-- begin DATASET CONTENT --

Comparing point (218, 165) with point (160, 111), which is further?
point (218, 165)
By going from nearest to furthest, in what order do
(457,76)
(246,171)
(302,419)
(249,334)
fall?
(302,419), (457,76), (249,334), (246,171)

-- end DATASET CONTENT --
-- begin DATASET CONTENT --

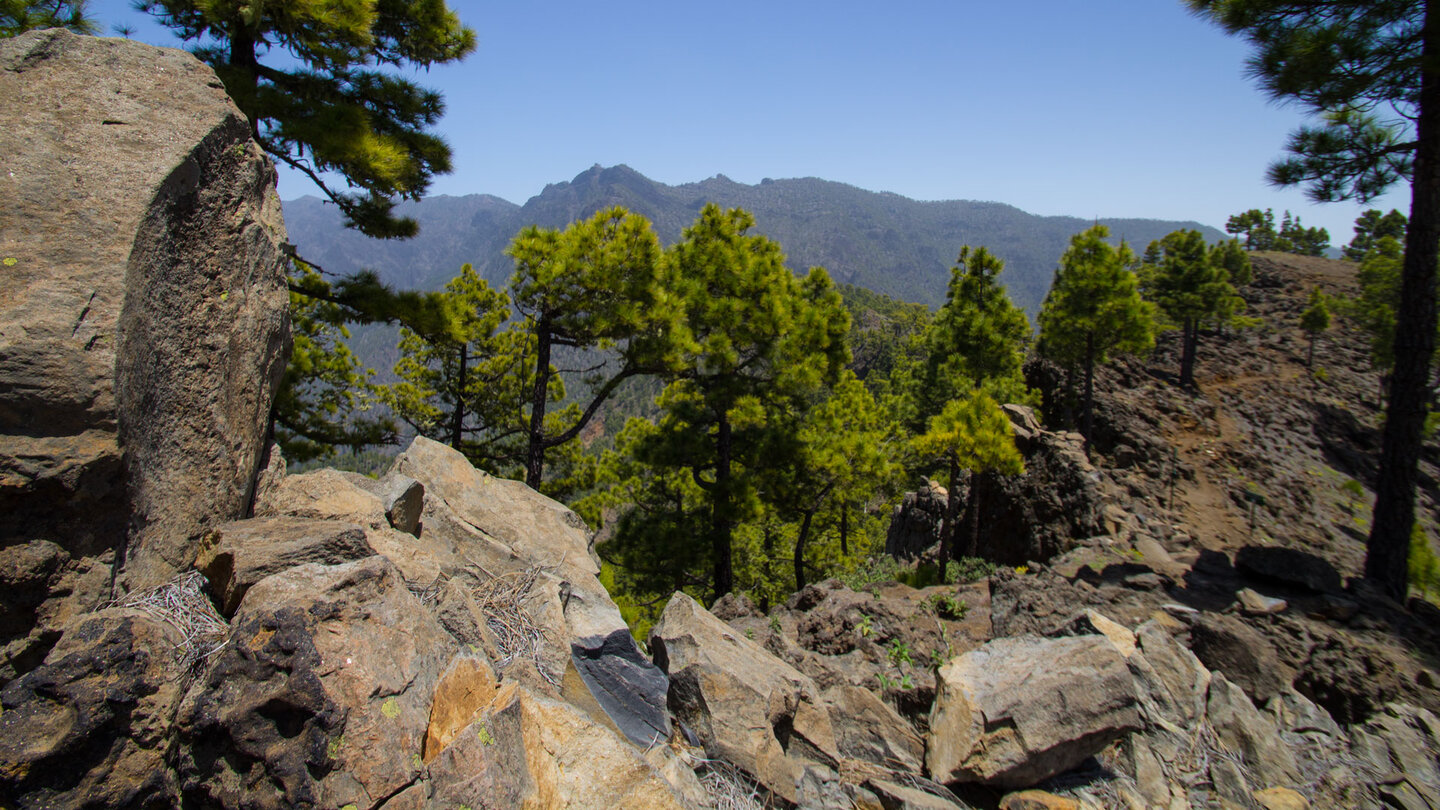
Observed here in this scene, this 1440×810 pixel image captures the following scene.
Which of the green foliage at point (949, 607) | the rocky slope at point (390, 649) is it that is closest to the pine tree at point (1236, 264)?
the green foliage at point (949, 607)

-- end DATASET CONTENT --
-- begin DATASET CONTENT --

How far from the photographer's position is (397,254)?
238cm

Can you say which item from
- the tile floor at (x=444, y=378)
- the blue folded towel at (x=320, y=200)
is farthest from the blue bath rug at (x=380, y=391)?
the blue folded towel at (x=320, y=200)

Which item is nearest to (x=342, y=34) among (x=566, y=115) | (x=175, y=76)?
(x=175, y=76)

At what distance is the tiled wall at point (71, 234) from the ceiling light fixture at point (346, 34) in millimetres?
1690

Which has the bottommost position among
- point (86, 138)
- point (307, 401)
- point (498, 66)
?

-- end DATASET CONTENT --

TASK TO CARRY OUT: How many lines in the material above contain the word "blue"? Reply with the number only.

RESPONSE TO THIS EXERCISE: 3